Also, I didn't see the claim that "too many stops is the main cause of low ridership." That would be an overreach. The central claim that I see is that optimizing the number of stops, which turns out to result in a net reduction in pretty much all major American cities, is a relatively easy way to marginally improve many aspects of bus systems.

I think your counterarguments are valid, but they're just fleshing out the article's thesis. Simply reducing bus stops and holding everything else constant would not magically improve ridership and the overall experience. And as you say, reducing bus stops and removing money supporting the system will definitely not result in improvements. (And I agree that it is the likely way it would transpire politically.)

You would need to reduce stops and direct the savings into improving the remaining stops. You would need to convert the change into more reliable schedules. To make sense, that would need to increase ridership, and adjust the demographics of riders to include people who don't have to accept "dirty, unsafe and hostile" because they have no other choice. There's little incentive to improve things when the audience is captive and powerless. Also, increased ridership leads to more resources to accomplish the rest.

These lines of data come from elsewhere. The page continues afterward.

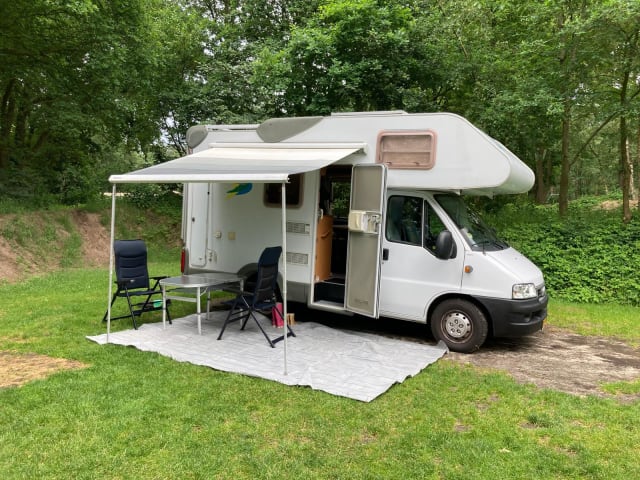 4p Knaus Traveller met 6 gordels 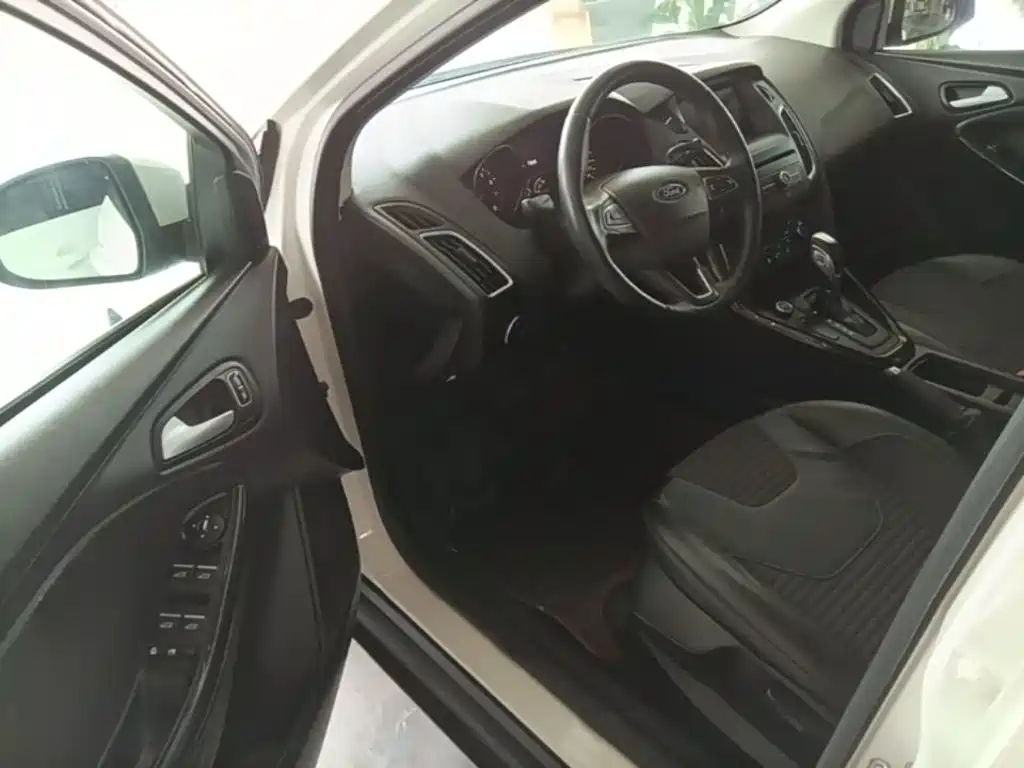 Ford Focus — миниатюра 16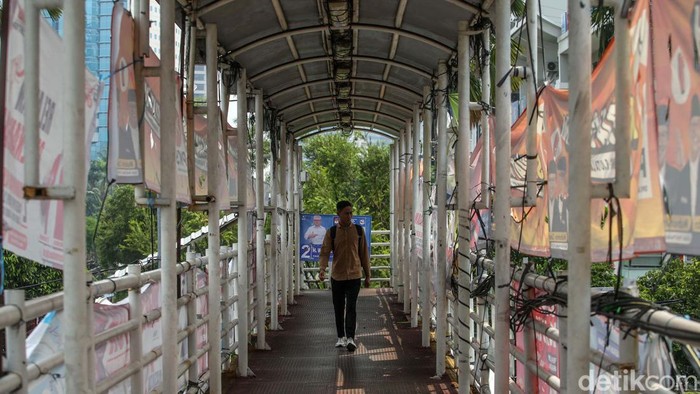 Pusing! Spanduk Pemilu Tutupi JPO Mas Mansyur Ratusan spanduk milik Calon Legislatif maupun Capres dan Cawapres menutupi JPO di Jalan KH Mas Mansyur, Jakarta. Hampir semua badan JPO tertutup spanduk.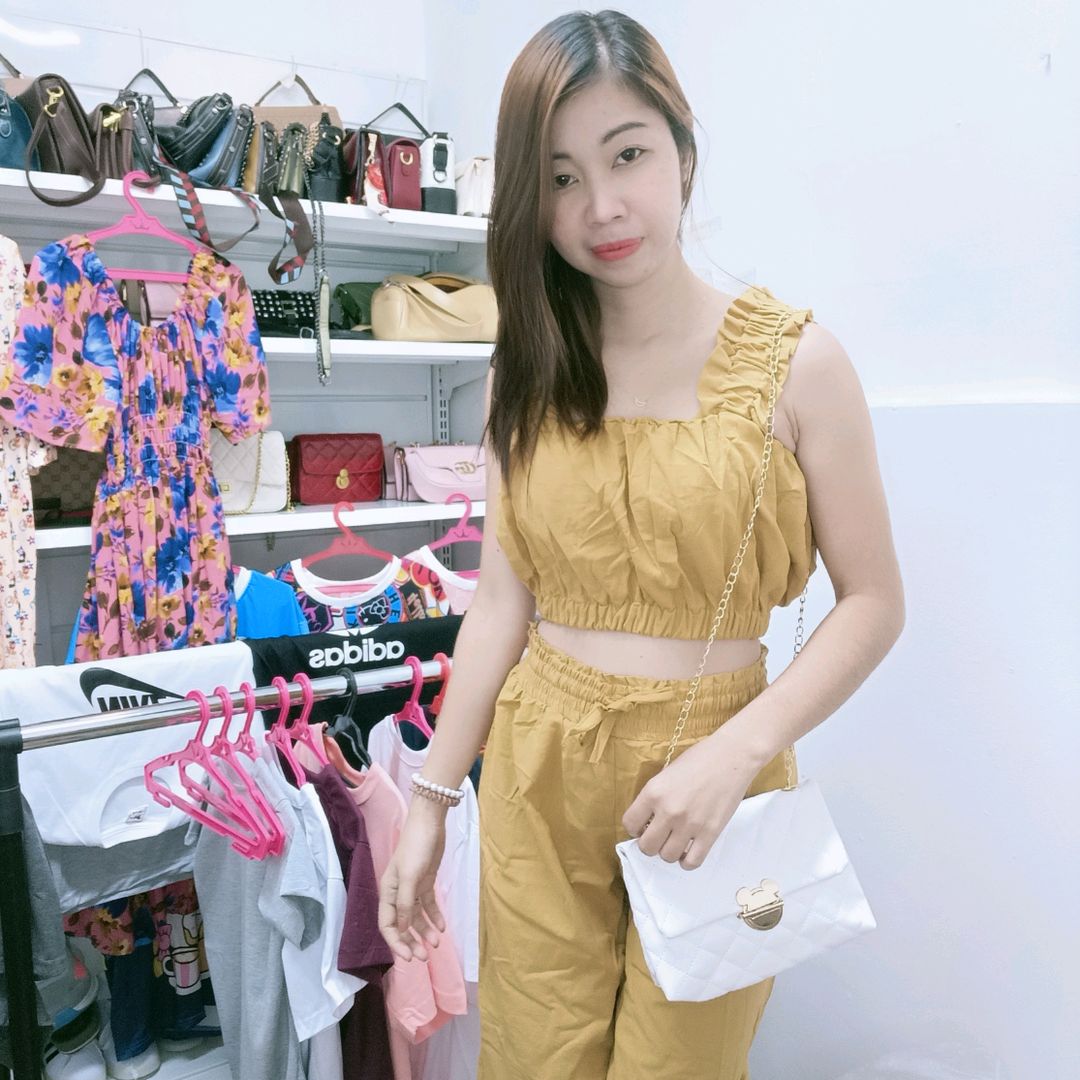 AHLEE YANG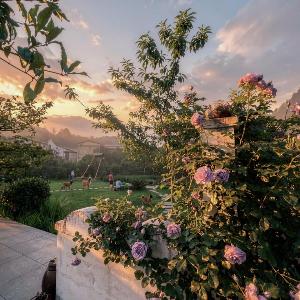 Inshan Mountain Boutique Lodge Near Zhangjiajie National Forest Park South Gate With Garden Mountain Views Traditional Chinese Residence Style Quiet Retreats For Travelers Seeking Nature And Seclusion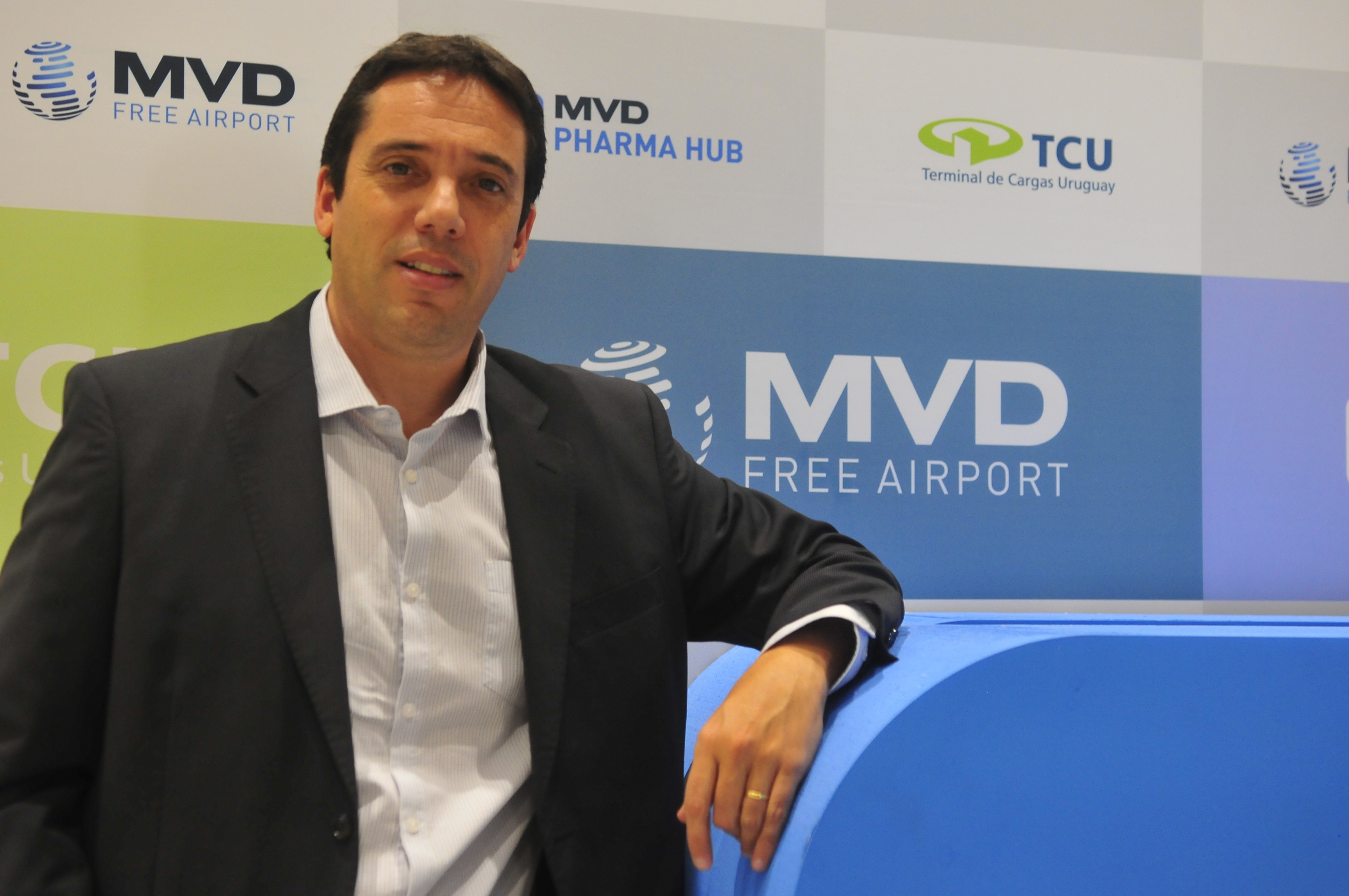 El eterno femenino de una imaginativa pintora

Of course, the dependencies between all these changes make the improvements more speculative and harder to achieve politically, so I do agree that you can't "just" reduce the number of stops and improve everything. As you said, that would more likely just drain more blood from an already anemic system. But the article is talking about a relatively cheap and easy way to improve things; everything else transit agencies can do is harder and/or more expensive.

> So while the number of bus stops might matter at the margins, we’re not talking about a system where marginal improvements will matter. If you want to improve ridership, you need to make the bus an attractive option for more people.

That first sentence says marginal improvements won't matter. The second sentence says that marginal improvements ("an attractive option for more people") are what are needed. Maybe you're saying that marginal improvements have to reach a threshold in order to be worth doing or achieve any noticeable gains?